*** Opening Extracted data ***

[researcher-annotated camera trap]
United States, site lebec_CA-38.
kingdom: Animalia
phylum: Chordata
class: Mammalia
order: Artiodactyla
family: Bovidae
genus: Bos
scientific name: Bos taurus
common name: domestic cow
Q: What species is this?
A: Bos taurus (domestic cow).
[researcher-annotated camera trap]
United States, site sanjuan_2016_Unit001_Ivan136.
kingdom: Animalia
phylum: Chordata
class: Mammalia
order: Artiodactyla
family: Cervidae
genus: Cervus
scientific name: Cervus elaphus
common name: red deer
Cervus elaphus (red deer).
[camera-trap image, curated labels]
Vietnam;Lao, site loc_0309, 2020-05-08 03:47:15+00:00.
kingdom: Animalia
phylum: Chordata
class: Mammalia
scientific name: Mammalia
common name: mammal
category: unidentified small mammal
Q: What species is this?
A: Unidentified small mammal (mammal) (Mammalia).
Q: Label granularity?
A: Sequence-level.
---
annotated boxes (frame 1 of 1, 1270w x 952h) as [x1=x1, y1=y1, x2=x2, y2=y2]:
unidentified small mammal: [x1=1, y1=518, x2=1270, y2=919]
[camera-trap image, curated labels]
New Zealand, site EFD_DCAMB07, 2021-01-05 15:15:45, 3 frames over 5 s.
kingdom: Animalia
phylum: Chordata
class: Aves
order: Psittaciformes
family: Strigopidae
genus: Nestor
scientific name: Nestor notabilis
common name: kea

*** Closing Extracted data ***

- Instructions for the task -
Every line of the records above needs to be given again exactly.

- Response -
[researcher-annotated camera trap]
United States, site lebec_CA-38.
kingdom: Animalia
phylum: Chordata
class: Mammalia
order: Artiodactyla
family: Bovidae
genus: Bos
scientific name: Bos taurus
common name: domestic cow
Q: What species is this?
A: Bos taurus (domestic cow).
[researcher-annotated camera trap]
United States, site sanjuan_2016_Unit001_Ivan136.
kingdom: Animalia
phylum: Chordata
class: Mammalia
order: Artiodactyla
family: Cervidae
genus: Cervus
scientific name: Cervus elaphus
common name: red deer
Cervus elaphus (red deer).
[camera-trap image, curated labels]
Vietnam;Lao, site loc_0309, 2020-05-08 03:47:15+00:00.
kingdom: Animalia
phylum: Chordata
class: Mammalia
scientific name: Mammalia
common name: mammal
category: unidentified small mammal
Q: What species is this?
A: Unidentified small mammal (mammal) (Mammalia).
Q: Label granularity?
A: Sequence-level.
---
annotated boxes (frame 1 of 1, 1270w x 952h) as [x1=x1, y1=y1, x2=x2, y2=y2]:
unidentified small mammal: [x1=1, y1=518, x2=1270, y2=919]
[camera-trap image, curated labels]
New Zealand, site EFD_DCAMB07, 2021-01-05 15:15:45, 3 frames over 5 s.
kingdom: Animalia
phylum: Chordata
class: Aves
order: Psittaciformes
family: Strigopidae
genus: Nestor
scientific name: Nestor notabilis
common name: kea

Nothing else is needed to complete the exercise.